AstraZeneca was able to deliver only about a quarter of the expected 120m doses in the first quarter of this year. Officials in the EU’s executive branch were particularly enraged by the refusal of the company to divert doses made in two plants in the UK. AstraZeneca’s chief executive, Pascal Soriot, had claimed he was contractually obliged to provide doses made in Oxford and Staffordshire to UK residents in the first instance, although the contract with the EU mentioned both plants as potential production sites for the EU contract not having any conflicting obligations.


https://www.theguardian.com/world/2021/ ... shortfalls


https://www.dailymail.co.uk/news/article-9512513/EU-sues-AstraZeneca-shortfall-Covid-vaccine-supplies.html
And the UK “alternative facts machine” is spreading it’s lies....

Meh!
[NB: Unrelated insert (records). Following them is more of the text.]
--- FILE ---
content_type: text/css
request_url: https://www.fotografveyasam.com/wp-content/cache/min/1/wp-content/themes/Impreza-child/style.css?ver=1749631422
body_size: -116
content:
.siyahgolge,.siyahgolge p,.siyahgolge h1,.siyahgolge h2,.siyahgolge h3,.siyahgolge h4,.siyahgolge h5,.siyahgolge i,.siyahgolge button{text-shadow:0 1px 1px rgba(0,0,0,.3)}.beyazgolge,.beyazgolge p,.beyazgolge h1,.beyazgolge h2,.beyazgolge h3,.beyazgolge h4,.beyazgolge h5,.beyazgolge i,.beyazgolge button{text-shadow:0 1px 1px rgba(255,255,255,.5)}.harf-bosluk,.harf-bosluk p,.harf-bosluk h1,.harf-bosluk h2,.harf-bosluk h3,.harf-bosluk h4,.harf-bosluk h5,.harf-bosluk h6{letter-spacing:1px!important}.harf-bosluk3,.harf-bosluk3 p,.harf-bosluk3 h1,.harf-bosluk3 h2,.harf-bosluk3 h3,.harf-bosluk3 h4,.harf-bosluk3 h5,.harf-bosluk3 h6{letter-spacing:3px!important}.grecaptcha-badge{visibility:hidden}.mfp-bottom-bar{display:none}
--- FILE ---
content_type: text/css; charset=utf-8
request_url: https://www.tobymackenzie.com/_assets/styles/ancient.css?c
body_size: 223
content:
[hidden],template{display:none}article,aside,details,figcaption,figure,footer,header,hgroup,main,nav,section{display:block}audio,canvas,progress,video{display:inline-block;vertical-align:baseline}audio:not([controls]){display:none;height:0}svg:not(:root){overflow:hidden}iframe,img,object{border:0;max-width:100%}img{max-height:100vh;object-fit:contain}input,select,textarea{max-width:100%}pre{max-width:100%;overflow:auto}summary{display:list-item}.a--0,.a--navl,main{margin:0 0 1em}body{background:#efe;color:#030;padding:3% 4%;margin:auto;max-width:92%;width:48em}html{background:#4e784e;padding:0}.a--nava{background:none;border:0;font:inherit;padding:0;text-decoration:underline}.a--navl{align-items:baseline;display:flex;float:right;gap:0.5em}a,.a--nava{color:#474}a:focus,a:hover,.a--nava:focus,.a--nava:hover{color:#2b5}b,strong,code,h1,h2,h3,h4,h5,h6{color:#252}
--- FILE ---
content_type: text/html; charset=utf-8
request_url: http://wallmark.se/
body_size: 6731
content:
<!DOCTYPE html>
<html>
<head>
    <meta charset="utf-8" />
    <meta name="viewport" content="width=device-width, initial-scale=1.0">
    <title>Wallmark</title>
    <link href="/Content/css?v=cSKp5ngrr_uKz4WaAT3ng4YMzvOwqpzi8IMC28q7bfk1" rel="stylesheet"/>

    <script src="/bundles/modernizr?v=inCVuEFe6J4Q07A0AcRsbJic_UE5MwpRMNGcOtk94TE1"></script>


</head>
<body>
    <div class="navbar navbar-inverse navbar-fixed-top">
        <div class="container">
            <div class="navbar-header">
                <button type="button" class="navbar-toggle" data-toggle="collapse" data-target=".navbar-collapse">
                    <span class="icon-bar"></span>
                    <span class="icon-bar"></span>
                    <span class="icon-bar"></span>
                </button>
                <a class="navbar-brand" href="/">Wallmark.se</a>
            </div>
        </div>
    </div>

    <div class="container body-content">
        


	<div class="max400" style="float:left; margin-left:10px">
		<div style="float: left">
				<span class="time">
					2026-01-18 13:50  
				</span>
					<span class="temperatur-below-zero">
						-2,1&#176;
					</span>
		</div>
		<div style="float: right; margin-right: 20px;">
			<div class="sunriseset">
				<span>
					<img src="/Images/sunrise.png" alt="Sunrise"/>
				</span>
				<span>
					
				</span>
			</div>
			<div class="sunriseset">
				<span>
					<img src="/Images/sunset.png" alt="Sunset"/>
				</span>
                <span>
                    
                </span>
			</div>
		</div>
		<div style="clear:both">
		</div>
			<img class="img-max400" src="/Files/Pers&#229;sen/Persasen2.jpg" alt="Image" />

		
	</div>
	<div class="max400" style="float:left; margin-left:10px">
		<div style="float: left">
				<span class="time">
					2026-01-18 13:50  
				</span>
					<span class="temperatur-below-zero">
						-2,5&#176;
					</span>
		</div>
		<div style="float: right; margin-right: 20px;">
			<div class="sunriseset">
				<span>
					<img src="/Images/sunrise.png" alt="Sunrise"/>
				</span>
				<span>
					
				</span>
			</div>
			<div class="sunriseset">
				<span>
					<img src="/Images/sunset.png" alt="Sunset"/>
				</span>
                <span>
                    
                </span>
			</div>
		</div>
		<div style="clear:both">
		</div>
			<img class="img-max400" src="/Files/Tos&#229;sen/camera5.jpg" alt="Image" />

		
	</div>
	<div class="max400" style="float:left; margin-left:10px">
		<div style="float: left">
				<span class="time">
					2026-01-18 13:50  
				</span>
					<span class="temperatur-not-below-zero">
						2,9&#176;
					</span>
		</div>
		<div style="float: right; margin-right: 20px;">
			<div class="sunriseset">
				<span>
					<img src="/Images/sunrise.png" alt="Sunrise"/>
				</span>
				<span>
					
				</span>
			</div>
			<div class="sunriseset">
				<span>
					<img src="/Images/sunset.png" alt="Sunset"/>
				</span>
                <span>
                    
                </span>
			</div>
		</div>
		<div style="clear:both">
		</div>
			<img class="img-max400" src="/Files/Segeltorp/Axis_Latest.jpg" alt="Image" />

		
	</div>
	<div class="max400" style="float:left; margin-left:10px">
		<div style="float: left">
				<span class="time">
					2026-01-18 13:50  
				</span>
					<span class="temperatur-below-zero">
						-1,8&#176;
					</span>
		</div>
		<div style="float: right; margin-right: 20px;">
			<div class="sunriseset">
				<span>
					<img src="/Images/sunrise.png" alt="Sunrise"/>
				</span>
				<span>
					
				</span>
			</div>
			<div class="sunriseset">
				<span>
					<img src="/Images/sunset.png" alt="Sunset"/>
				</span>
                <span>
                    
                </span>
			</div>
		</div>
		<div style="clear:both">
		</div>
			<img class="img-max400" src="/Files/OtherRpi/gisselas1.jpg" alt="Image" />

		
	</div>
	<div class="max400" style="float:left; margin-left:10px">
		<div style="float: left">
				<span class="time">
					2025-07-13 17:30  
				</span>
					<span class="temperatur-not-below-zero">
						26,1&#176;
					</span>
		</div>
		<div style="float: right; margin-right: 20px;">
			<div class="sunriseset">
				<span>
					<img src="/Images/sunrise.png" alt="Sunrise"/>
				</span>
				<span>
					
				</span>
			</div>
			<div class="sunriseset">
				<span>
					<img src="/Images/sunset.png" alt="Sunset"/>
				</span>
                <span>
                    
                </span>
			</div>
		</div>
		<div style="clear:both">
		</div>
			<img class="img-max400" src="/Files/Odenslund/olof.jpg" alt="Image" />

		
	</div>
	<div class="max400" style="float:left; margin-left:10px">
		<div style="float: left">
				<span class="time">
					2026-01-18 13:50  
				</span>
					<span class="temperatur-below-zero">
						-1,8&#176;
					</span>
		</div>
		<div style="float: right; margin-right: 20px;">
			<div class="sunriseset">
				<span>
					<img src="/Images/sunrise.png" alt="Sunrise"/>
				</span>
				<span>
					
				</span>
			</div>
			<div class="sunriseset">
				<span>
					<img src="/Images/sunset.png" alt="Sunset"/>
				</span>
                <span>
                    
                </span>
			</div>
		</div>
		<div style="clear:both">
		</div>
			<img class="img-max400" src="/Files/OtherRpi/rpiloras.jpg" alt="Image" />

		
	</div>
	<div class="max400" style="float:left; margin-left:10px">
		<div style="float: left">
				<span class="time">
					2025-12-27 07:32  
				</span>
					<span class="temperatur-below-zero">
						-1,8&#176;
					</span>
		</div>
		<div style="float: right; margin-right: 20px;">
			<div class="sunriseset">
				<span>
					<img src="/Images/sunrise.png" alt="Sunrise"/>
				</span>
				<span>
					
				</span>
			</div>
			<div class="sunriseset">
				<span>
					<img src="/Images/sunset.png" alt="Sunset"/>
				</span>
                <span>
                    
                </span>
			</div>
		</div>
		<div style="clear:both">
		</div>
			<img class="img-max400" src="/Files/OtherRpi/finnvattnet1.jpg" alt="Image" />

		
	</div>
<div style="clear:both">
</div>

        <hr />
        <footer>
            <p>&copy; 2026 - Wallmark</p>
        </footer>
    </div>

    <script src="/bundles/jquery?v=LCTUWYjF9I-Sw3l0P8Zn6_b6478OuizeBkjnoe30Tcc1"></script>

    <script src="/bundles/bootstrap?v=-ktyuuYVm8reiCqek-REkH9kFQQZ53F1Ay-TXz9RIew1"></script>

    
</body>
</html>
They f*cked up it seems. Still, if they messed up a contract and double booked production they need to decide the least worst option. Seems the commission didn’t write as good of a contract as the uk and AZ showed which they’d rather supply. From what I’ve heard the uk contract had ‘more teeth’.


More like an issue between Belgian vs British law.

But remains to be seen if the penalties specified out in the British contract will actually be higher in the long run than whatever comes out of the courts. Then there's the huge cost to AZ image as a reputable supplier which has already happened no matter what the courts settle.
 
flipdewaf
Posts: 5307
Joined: Thu Jul 20, 2006 6:28 am

Re: European Commission Vaccination Strategy News and Discussion Thread

Tue Apr 27, 2021 6:21 am

tommy1808 wrote:
flipdewaf wrote:
marcelh wrote:

https://www.dailymail.co.uk/news/article-9512513/EU-sues-AstraZeneca-shortfall-Covid-vaccine-supplies.html
And the UK “alternative facts machine” is spreading it’s lies....

Meh! They f*cked up it seems. Still, if they messed up a contract and double booked production they need to decide the least worst option. Seems the commission didn’t write as good of a contract as the uk and AZ showed which they’d rather supply. From what I’ve heard the uk contract had ‘more teeth’.

Fred


Nah, the AZ management just had to decide between making two enemies, or just one and a friend.

best regards
Thomas

That’s exactly what I mean. Once one of the contracts was going to be broken (if indeed it was) it was a case of the least worst option, a straight business decision.